- [PROVIDED PASSAGE]:
• • • •
HADOOP 3.1.1 INSTALLATION

Hadoop(3.1.1) Installation in Ubuntu Environment

Author : Bottu Gurunadha Rao

 Created: 18-Dec-2018

 Updated: 20-Feb-2021
 Release  : 1.0.1
 Purpose: Hadoop(3.1.1) distributed Installation steps in Ubuntu
 History: N/A
 In this blog, I am going to guide you through setting up the   Hadoop environment on Ubuntu Operating System.

Do the following as admin(root) user(sudo)
1)Update OS
command: sudo apt update
Then it asks for admin password, provide it

2)Update ssh
command: sudo apt install ssh

ssh-keygen is a standard component of the Secure Shell (SSH) protocol used to establish secure shell sessions between remote computers over insecure networks.
3)Generate key
command:  ssh-keygen

4)Append generated keys(use cat)
command : cat ~/.ssh/id_rsa.pub >> ~/.ssh/authorized_keys

5)Modify "/etc/ssh/ssh_config"
command : sudo gedit /etc/ssh/ssh_config

6) In the above config file,  check for "#StrictHostkeyChecking YES or ask" and replace YES or ask
    with "no" or "NO"
ex : StrictHostkeyChecking NO
Note : remove # before "StrictHostkeyChecking"

7)Check ssh login
 command:  ssh localhost

8)Logout from ssh
command:  logout

9)Install java8
command: sudo apt install openjdk-8-jdk
Note : JAVA_HOME: /usr/lib/jvm/Java-8-openjdk-amd64

10)Download Hadoop s/w from the link "https://hadoop.apache.org" using any browser
then Hadoop(hadoop-3.1.1.tar.gz) s/w will be downloaded in ubuntu's "Downloads" folder.
• • • •
- [EXERCISES TO COMPLETE]:
1 - Answer these from the Hadoop installation guide:
(a) What date is listed as the update date?
(b) Which command is given for checking the ssh login?
(c) What command installs Java 8?
2 - Output a passage from the Hadoop installation guide word for word. Begin at the words "Do the following" and stop after "over insecure networks.".
The items after this point are separate material, unrelated to the Hadoop installation guide.
• • • •
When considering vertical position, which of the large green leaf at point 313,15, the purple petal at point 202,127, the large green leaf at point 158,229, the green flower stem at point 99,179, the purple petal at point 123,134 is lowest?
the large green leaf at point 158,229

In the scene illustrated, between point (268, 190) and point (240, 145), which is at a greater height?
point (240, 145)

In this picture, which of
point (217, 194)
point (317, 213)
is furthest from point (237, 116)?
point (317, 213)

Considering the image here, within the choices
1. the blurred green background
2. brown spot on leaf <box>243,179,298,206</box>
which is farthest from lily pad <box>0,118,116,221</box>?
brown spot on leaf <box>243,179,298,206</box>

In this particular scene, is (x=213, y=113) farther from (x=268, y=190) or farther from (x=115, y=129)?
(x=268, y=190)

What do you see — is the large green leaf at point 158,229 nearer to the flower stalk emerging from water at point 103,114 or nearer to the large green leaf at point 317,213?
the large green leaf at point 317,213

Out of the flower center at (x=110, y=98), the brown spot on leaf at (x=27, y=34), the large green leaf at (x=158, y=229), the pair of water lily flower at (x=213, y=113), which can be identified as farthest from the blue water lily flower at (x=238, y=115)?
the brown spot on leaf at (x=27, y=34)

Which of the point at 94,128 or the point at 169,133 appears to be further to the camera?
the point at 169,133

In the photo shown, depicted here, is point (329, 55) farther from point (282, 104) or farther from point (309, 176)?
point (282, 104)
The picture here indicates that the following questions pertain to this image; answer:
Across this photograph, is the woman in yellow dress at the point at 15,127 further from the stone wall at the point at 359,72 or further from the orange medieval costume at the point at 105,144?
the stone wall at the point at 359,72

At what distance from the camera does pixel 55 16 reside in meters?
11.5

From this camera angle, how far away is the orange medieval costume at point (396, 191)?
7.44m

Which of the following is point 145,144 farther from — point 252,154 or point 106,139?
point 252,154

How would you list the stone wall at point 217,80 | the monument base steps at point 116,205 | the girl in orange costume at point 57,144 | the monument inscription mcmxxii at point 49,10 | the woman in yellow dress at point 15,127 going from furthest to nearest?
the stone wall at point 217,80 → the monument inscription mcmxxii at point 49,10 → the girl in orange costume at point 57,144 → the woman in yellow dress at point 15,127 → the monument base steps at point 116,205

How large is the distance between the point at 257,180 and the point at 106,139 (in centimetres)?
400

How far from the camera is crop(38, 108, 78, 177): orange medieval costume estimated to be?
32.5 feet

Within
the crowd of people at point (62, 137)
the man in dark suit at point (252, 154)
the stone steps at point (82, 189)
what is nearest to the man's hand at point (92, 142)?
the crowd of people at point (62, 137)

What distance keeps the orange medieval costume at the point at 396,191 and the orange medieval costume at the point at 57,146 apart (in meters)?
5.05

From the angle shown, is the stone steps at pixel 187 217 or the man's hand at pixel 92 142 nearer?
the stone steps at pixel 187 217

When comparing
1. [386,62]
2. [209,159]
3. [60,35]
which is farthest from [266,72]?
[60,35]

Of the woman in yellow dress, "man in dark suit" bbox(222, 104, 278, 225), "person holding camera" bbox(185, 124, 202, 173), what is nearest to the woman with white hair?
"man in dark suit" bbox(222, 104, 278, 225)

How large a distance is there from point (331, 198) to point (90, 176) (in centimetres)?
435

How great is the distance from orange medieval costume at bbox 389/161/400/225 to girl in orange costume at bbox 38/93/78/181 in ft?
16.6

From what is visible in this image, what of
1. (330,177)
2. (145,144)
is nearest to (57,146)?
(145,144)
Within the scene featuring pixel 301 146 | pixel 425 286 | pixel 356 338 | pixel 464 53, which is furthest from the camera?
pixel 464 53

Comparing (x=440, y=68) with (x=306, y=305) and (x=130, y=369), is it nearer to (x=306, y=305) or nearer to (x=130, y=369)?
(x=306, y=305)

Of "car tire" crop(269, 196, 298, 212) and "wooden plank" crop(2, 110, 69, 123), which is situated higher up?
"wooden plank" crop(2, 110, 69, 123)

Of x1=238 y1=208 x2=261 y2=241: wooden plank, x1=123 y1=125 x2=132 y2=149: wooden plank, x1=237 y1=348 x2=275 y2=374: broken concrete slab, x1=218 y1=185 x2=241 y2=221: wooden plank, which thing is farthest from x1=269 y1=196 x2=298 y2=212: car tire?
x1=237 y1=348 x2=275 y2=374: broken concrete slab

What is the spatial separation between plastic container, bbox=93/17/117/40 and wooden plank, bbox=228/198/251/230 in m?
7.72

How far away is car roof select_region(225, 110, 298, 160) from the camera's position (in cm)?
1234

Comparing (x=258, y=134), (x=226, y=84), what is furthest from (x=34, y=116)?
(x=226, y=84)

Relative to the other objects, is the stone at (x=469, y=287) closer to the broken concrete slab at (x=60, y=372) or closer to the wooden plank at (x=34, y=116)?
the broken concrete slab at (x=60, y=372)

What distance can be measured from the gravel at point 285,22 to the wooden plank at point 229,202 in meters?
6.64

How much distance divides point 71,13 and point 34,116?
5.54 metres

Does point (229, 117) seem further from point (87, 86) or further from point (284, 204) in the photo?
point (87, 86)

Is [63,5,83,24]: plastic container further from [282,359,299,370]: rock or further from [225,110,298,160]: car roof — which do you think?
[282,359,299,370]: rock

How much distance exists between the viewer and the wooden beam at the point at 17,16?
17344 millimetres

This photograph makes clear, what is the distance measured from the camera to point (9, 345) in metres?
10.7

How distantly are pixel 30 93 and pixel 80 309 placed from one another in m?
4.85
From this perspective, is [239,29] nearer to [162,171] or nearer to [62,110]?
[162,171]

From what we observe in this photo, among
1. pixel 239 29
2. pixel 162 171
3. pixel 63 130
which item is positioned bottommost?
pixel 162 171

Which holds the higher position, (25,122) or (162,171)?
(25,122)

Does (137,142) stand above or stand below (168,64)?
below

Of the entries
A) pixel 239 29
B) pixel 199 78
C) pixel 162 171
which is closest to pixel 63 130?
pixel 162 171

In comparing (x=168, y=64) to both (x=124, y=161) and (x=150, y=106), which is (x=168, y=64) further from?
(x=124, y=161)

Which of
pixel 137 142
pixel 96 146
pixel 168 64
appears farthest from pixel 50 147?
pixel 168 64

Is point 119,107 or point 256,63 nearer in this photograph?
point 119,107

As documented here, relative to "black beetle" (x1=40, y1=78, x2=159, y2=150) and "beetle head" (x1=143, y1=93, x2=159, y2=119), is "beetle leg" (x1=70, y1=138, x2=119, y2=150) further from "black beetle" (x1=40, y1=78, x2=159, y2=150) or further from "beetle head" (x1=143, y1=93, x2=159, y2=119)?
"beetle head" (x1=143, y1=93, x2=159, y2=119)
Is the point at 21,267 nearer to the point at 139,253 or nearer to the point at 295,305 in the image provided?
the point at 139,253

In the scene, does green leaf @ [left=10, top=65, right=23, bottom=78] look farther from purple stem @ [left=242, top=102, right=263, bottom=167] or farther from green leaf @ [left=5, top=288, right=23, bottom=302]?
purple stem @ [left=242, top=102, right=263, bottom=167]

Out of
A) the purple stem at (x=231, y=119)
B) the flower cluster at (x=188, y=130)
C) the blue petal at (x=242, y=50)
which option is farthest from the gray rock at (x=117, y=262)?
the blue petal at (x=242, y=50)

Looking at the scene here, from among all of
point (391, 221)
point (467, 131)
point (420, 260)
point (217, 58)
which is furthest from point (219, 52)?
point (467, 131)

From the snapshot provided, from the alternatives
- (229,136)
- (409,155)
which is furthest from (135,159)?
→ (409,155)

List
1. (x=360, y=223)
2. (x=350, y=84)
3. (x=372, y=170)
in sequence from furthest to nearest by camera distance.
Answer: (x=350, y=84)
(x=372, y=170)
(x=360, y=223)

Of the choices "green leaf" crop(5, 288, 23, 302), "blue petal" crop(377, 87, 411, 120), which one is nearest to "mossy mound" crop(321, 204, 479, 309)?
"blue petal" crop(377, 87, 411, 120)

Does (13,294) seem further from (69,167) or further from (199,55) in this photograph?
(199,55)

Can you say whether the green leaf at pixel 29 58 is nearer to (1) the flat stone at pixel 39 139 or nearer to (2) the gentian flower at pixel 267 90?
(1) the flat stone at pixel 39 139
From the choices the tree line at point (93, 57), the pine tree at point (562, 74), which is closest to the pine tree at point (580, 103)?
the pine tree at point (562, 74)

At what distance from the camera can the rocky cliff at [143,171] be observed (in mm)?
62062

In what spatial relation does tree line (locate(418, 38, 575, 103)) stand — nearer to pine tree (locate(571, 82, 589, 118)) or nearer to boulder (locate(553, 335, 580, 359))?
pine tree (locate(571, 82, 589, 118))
• • • •
- [THE RESPONSES]:
1 -
(a) 20-Feb-2021
(b) ssh localhost
(c) sudo apt install openjdk-8-jdk

2 -
Do the following as admin(root) user(sudo)
1)Update OS
command: sudo apt update
Then it asks for admin password, provide it

2)Update ssh
command: sudo apt install ssh

ssh-keygen is a standard component of the Secure Shell (SSH) protocol used to establish secure shell sessions between remote computers over insecure networks.